**Information provided**
>> Begin

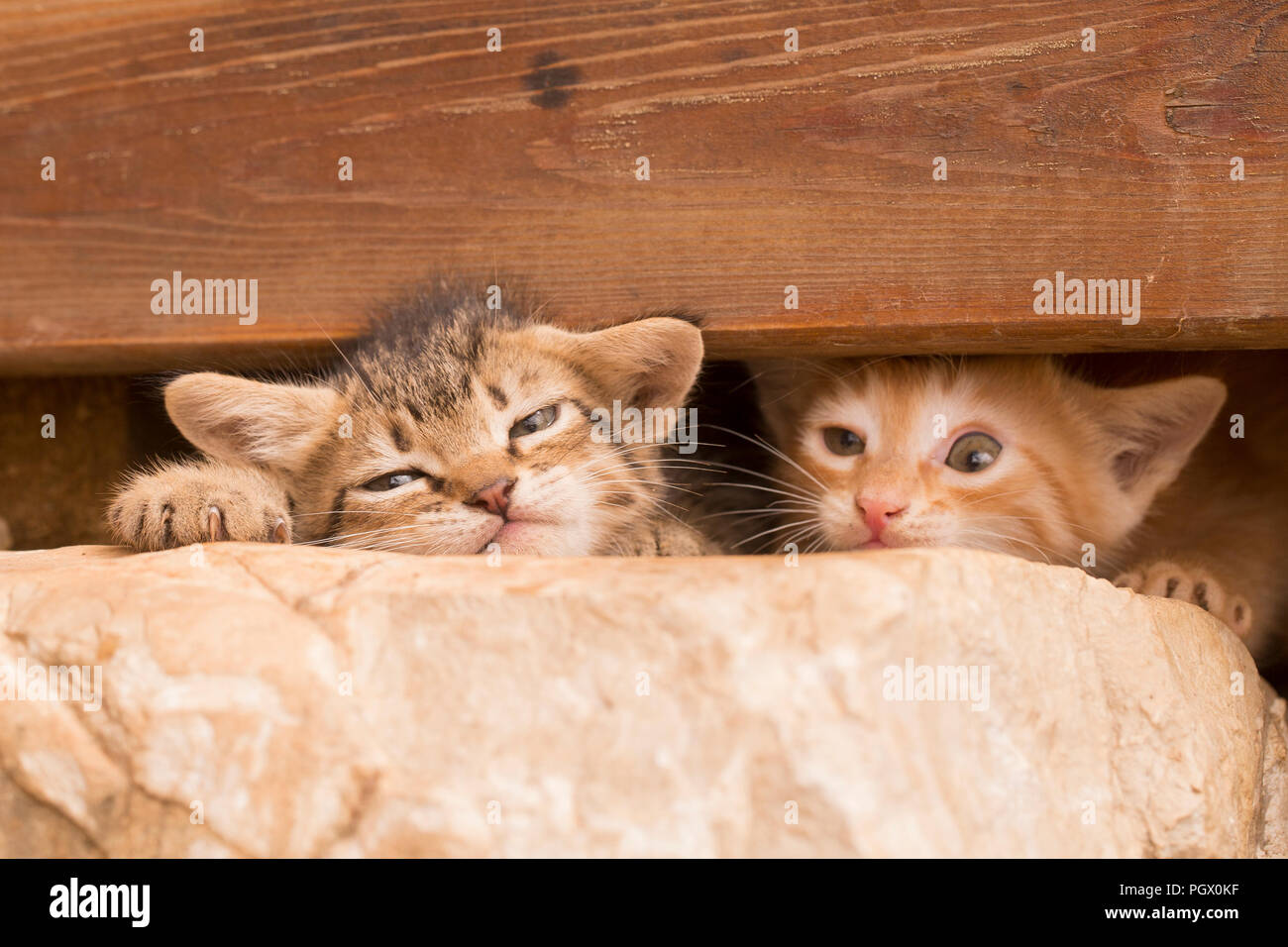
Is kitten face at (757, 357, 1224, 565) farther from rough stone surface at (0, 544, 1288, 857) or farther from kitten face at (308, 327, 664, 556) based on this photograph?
rough stone surface at (0, 544, 1288, 857)

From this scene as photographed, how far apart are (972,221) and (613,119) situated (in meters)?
→ 0.81

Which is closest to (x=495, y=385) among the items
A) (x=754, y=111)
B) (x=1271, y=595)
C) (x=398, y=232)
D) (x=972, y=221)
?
(x=398, y=232)

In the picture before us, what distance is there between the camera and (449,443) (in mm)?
2221

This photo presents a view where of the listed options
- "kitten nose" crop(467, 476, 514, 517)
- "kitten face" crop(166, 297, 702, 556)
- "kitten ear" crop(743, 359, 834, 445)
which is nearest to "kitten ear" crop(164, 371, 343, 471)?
"kitten face" crop(166, 297, 702, 556)

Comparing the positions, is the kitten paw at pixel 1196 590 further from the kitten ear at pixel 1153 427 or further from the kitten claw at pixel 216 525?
the kitten claw at pixel 216 525

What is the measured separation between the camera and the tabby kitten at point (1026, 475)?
2.29m

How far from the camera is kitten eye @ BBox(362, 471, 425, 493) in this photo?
2262 millimetres

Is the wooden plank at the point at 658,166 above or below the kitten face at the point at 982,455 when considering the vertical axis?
above

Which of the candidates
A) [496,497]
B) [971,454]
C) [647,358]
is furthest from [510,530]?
[971,454]

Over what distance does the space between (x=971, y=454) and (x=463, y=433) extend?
1.16 m

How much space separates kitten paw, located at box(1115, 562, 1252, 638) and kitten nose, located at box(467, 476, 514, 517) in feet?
4.47

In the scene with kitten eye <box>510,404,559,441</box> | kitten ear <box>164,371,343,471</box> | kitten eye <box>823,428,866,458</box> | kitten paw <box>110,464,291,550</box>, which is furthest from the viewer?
kitten eye <box>823,428,866,458</box>

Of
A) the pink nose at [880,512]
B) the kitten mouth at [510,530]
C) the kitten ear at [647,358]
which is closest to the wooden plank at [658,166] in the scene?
the kitten ear at [647,358]

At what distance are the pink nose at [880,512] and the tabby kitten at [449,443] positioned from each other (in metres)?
0.44
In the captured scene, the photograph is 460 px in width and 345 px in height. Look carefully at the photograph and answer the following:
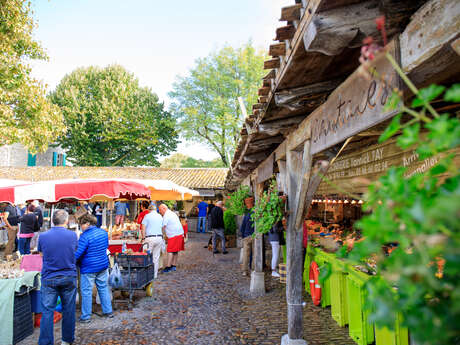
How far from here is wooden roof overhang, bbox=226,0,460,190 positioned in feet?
4.32

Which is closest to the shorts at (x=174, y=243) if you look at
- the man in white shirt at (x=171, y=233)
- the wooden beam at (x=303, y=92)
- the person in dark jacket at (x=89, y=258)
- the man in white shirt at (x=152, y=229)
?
the man in white shirt at (x=171, y=233)

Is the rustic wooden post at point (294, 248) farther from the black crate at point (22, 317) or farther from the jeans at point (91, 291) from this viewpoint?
the black crate at point (22, 317)

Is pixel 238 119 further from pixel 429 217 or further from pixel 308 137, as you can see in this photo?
pixel 429 217

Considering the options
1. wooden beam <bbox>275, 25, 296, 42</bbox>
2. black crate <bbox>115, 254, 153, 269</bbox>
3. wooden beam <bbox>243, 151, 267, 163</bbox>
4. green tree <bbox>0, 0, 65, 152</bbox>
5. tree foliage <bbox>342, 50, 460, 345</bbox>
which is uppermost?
green tree <bbox>0, 0, 65, 152</bbox>

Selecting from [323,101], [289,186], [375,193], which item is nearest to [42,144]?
[289,186]

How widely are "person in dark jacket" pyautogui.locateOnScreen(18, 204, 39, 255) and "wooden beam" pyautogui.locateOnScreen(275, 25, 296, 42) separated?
33.0 ft

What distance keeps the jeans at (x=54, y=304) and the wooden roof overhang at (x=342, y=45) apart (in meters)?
3.42

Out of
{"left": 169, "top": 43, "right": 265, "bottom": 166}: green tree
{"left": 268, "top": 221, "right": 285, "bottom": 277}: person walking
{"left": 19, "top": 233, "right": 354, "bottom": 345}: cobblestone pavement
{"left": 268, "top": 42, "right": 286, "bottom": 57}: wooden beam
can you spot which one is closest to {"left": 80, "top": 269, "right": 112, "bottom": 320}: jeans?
{"left": 19, "top": 233, "right": 354, "bottom": 345}: cobblestone pavement

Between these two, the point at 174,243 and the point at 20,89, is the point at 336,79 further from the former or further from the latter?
the point at 20,89

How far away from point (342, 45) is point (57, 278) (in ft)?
13.5

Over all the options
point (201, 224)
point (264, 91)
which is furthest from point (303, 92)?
point (201, 224)

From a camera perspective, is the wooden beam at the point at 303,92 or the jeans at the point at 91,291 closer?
the wooden beam at the point at 303,92

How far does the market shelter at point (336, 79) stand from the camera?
1.38 meters

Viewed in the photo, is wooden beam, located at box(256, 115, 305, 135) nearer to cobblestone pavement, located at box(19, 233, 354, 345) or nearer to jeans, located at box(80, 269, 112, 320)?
cobblestone pavement, located at box(19, 233, 354, 345)
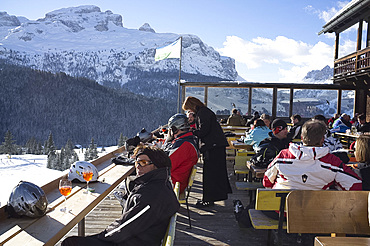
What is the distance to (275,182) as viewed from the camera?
9.06ft

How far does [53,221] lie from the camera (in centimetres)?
182

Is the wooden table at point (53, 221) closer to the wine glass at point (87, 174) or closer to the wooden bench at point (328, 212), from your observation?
the wine glass at point (87, 174)

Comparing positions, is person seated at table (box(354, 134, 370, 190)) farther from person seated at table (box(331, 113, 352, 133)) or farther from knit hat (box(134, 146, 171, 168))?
person seated at table (box(331, 113, 352, 133))

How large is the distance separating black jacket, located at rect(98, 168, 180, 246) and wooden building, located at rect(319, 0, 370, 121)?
474 inches

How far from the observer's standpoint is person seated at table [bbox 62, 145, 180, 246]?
70.1 inches

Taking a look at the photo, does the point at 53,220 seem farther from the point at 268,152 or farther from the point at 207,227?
the point at 268,152

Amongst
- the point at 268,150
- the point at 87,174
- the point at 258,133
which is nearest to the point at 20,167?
the point at 258,133

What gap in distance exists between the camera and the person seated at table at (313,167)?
246 centimetres

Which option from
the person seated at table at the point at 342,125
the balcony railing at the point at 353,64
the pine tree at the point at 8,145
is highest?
the balcony railing at the point at 353,64

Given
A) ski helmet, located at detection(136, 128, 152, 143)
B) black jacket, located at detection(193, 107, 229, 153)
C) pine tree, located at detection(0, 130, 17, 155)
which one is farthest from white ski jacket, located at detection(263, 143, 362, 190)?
pine tree, located at detection(0, 130, 17, 155)

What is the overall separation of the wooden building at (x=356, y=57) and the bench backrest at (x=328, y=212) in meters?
11.6

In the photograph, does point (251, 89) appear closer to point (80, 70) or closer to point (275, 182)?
point (275, 182)

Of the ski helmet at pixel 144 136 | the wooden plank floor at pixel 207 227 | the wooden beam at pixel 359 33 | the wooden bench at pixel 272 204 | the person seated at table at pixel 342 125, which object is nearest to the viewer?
the wooden bench at pixel 272 204

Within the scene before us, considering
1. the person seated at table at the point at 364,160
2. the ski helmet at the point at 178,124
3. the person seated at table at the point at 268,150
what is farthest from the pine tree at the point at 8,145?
the person seated at table at the point at 364,160
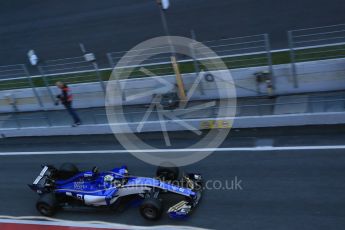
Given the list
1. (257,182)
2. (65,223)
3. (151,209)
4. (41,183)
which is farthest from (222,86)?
(65,223)

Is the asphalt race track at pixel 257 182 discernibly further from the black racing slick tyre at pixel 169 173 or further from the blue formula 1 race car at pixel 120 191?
the black racing slick tyre at pixel 169 173

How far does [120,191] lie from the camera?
Answer: 10.3 meters

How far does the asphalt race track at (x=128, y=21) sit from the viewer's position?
17250 millimetres

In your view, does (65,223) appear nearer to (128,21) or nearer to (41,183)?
(41,183)

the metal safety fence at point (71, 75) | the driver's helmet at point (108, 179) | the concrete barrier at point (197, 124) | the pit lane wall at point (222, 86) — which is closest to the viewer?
the driver's helmet at point (108, 179)

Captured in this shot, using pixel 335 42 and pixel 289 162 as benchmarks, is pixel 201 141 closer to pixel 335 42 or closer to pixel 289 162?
pixel 289 162

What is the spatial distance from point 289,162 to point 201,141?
282 centimetres

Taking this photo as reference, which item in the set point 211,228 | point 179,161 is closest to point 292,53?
point 179,161

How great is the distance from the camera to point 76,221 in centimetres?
1060

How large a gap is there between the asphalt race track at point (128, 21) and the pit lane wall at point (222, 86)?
2.48 metres

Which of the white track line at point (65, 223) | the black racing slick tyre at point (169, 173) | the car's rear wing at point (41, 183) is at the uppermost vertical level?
the black racing slick tyre at point (169, 173)

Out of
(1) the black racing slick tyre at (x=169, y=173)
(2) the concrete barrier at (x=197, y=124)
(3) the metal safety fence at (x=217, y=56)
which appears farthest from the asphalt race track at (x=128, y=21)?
(1) the black racing slick tyre at (x=169, y=173)

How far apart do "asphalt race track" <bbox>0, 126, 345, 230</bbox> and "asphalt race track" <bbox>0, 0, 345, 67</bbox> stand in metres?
5.32

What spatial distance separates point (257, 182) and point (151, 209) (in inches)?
106
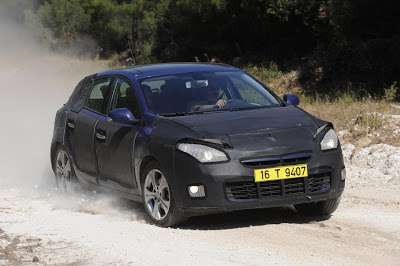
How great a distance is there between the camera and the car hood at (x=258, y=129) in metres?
7.22

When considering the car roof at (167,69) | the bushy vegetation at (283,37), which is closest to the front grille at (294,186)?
the car roof at (167,69)

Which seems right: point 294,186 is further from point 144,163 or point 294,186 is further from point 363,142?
point 363,142

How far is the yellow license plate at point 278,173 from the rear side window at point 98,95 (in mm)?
2626

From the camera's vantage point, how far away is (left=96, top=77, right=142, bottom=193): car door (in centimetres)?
815

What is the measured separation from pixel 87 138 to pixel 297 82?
2100 centimetres

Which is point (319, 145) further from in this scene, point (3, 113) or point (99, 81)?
point (3, 113)

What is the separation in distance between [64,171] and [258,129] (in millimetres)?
3507

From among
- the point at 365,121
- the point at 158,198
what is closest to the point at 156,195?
the point at 158,198

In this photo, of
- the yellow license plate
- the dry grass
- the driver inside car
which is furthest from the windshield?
the dry grass

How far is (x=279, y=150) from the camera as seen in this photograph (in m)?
7.21

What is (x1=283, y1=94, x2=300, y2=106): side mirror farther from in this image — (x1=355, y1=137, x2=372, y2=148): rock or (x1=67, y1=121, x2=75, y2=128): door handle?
(x1=355, y1=137, x2=372, y2=148): rock

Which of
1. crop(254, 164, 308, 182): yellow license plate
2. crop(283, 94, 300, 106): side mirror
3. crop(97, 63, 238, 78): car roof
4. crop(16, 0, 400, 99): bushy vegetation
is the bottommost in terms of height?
crop(16, 0, 400, 99): bushy vegetation

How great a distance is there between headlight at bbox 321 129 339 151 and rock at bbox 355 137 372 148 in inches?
183

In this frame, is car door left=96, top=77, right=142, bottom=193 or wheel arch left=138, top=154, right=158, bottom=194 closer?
wheel arch left=138, top=154, right=158, bottom=194
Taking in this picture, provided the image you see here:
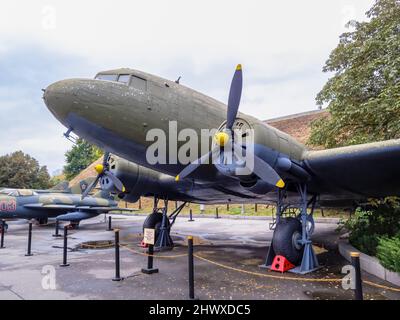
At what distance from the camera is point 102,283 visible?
305 inches

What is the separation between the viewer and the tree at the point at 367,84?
12.8 metres

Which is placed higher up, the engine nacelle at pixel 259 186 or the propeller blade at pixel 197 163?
the propeller blade at pixel 197 163

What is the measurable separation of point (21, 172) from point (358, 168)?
48680 millimetres

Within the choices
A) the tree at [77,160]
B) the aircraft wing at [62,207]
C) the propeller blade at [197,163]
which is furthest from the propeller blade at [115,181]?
the tree at [77,160]

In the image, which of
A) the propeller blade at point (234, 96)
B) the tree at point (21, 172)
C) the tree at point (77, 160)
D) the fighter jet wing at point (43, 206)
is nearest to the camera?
the propeller blade at point (234, 96)

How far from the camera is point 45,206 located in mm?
24266

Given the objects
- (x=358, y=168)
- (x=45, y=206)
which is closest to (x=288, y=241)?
(x=358, y=168)

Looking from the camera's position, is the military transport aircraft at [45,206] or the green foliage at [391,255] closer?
the green foliage at [391,255]

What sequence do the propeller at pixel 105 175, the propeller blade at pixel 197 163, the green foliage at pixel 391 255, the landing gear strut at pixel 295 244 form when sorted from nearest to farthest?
the green foliage at pixel 391 255, the propeller blade at pixel 197 163, the landing gear strut at pixel 295 244, the propeller at pixel 105 175

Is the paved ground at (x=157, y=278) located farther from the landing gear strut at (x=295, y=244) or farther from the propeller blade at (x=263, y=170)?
the propeller blade at (x=263, y=170)

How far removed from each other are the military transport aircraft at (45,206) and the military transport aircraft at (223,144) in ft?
51.2

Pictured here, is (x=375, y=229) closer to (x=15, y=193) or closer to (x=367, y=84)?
(x=367, y=84)
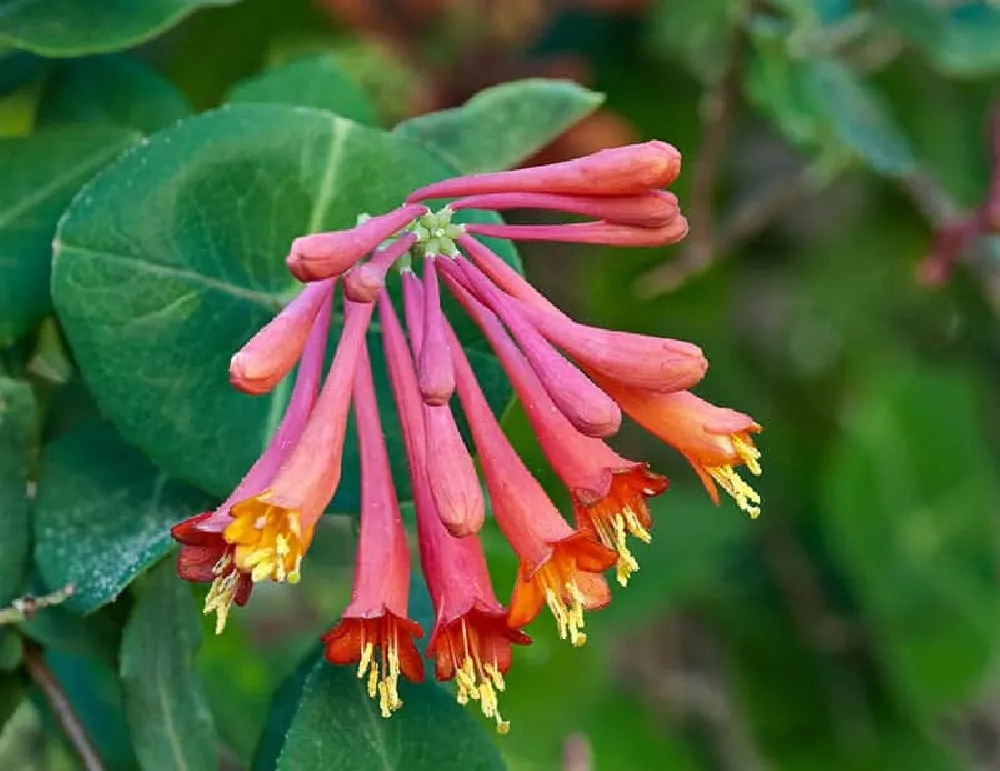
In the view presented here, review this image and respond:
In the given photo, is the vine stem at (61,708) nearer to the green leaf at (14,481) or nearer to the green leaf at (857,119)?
the green leaf at (14,481)

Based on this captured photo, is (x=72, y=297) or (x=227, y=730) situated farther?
(x=227, y=730)

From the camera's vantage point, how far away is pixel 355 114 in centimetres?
89

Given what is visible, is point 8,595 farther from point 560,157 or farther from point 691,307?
point 691,307

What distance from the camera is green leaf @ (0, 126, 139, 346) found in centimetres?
72

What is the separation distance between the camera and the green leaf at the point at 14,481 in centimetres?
70

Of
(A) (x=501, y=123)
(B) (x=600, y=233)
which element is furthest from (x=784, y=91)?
(B) (x=600, y=233)

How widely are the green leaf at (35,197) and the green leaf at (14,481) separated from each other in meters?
0.03

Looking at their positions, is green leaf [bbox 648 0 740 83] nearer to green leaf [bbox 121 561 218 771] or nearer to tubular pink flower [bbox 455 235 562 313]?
tubular pink flower [bbox 455 235 562 313]

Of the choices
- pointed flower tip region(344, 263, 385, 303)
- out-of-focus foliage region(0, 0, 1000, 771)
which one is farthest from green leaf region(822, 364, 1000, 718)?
pointed flower tip region(344, 263, 385, 303)

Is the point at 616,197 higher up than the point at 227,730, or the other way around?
the point at 616,197

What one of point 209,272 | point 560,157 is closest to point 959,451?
point 560,157

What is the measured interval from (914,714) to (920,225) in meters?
0.66

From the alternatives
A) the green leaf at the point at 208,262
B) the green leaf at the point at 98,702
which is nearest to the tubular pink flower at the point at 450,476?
the green leaf at the point at 208,262

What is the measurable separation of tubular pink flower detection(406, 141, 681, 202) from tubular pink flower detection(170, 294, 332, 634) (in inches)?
3.6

>> End

**Aim of the exercise**
Rewrite the material from the line containing "What one of" through the end, replacing "alternatives" with "options" and leaving everything else unchanged.

**Full answer**
What one of point 209,272 | point 560,157 is closest to point 959,451?
point 560,157

What is the measured interval from (914,714) to (920,225) in meters?
0.66

From the options
A) the green leaf at the point at 208,262
B) the green leaf at the point at 98,702
which is nearest to the tubular pink flower at the point at 450,476?
the green leaf at the point at 208,262

What is the measurable separation of tubular pink flower detection(406, 141, 681, 202) from tubular pink flower detection(170, 294, 332, 634) (in inches)?
3.6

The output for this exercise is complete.